• Passage shown
········

Sanlam Investments, a local private equity firm, is applying the environmental, social and governance (ESG) lens from the start of the transaction through to ongoing management practices and eventual sale.
Source: © nattapol sritongcom
Source: © nattapol sritongcom 123rf

Using ESG factors as a critical deal filter, its investment process is so tightly angled towards ESG that it literally 'can't do a deal unless the company ticks all the ESG boxes'.

John Seymour, head of private equity and mezzanine finance at Sanlam Investments, says private equity is nimble when compared to listed asset classes, which has allowed for a faster segway into being ESG-led and -focused.

Most future-fit businesses

He says his firm's strategy isn't just about impact.

"While ESG allows us to have an impact on lives and the planet, it is more than that.

“A well-run company that is tightly governed takes care of the environment and focuses on employees and surrounding communities is more likely to offer us a strong exit when the time is right.

“Simply put, these are the most future-fit businesses and the best investment opportunities,” he says.

"A few years ago, there may have been some scepticism surrounding ESG being applied in private equity, with investors feeling returns may be compromised, but this thinking is rapidly becoming obsolete," adds Seymour.

ESG: a value driver

Capital Monitor reports a growth in full-time corporate social responsibility officers in private equity firms globally and says: “ESG has become a value driver rather than just a compliance or purely reporting topic”.

Seymour says there are myriad ways that private equity firms can impact ESG through their investments.

Some include:

  • Direct management control: Depending on the size of its stake in the business, a private equity fund will have the ability to influence management decisions and strategy directly. This includes putting effective governance and systems in place – which can lead to significant improvements in the ways these businesses operate from an ESG perspective. In contrast, the opportunity to engage with senior management within the listed equity space tends to be less frequent.
  • Due diligence: Private equity funds can interrogate ESG information gathered at the due diligence stage through direct engagement with management, site visits and ESG impact assessment studies. This allows the fund to gain an in-depth understanding of the company's historical ESG performance and provides an opportunity to co-design solutions with the investee companies on how to address these after the transaction.
  • ESG clauses: Private equity funds can negotiate and incorporate specific ESG clauses into shareholder agreements and management performance incentive plans, including adopting specific action items to address opportunities identified as part of the ESG due diligence process.
  • Business stage: Private equity funds often invest in an earlier stage or less mature businesses, which allows them to help shape business practices and strategies, including ESG strategies and systems.

The Sanlam Investments private equity division looks to invest in companies with a high propensity to absorb and grow jobs, empower disadvantaged groups, particularly women and offer employment opportunities to the youth.

Having an impact on communities is also a consideration as many of these companies may anchor large parts of the economies within the local communities.

········

• Records

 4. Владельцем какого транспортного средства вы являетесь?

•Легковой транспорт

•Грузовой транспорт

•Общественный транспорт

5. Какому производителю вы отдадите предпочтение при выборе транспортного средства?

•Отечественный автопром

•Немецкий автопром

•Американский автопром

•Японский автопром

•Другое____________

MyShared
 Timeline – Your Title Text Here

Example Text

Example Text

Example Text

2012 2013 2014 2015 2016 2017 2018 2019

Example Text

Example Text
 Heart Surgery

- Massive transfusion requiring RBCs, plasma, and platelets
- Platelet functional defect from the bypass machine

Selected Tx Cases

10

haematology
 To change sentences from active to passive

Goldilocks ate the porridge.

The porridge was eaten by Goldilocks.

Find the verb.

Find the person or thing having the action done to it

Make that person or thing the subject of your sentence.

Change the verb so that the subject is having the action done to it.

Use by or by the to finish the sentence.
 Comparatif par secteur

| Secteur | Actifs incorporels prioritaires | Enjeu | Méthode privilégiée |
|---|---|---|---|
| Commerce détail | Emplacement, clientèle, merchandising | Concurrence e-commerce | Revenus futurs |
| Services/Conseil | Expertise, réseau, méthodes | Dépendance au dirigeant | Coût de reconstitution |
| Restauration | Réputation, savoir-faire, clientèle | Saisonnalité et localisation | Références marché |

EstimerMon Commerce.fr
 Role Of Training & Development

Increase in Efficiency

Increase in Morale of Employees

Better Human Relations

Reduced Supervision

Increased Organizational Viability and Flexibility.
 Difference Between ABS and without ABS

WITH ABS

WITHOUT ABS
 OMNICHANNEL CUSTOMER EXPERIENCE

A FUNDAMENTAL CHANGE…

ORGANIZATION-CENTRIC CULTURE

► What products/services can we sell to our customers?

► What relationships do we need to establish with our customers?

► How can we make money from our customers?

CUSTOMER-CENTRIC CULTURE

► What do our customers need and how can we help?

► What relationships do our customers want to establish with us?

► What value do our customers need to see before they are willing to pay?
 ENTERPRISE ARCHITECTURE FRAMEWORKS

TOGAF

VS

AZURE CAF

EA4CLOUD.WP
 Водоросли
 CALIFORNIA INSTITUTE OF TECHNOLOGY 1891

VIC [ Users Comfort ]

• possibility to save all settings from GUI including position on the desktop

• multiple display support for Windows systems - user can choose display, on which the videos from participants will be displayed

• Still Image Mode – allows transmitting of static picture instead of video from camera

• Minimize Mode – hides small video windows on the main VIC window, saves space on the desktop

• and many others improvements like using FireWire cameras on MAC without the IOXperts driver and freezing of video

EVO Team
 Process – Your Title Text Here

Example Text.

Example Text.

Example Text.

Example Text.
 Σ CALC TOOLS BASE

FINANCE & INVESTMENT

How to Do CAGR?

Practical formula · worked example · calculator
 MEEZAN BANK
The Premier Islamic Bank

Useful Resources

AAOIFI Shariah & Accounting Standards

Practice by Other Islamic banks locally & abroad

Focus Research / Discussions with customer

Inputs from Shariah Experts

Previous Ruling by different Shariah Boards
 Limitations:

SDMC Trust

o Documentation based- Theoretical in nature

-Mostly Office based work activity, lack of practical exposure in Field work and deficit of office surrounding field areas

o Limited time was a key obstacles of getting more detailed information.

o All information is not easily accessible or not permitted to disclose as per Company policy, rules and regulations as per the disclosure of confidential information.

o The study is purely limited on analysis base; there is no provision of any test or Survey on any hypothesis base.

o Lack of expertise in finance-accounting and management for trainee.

········

• Using the information
1. In the article on ESG in private equity, what is John Seymour's position at Sanlam Investments?
2. Edit the article on ESG in private equity: write out everything from "Using ESG factors" down to "just about impact.", putting "agile" in place of "nimble".

• Answers below
1. He is head of private equity and mezzanine finance.

2.
Using ESG factors as a critical deal filter, its investment process is so tightly angled towards ESG that it literally 'can't do a deal unless the company ticks all the ESG boxes'.

John Seymour, head of private equity and mezzanine finance at Sanlam Investments, says private equity is agile when compared to listed asset classes, which has allowed for a faster segway into being ESG-led and -focused.

Most future-fit businesses

He says his firm's strategy isn't just about impact.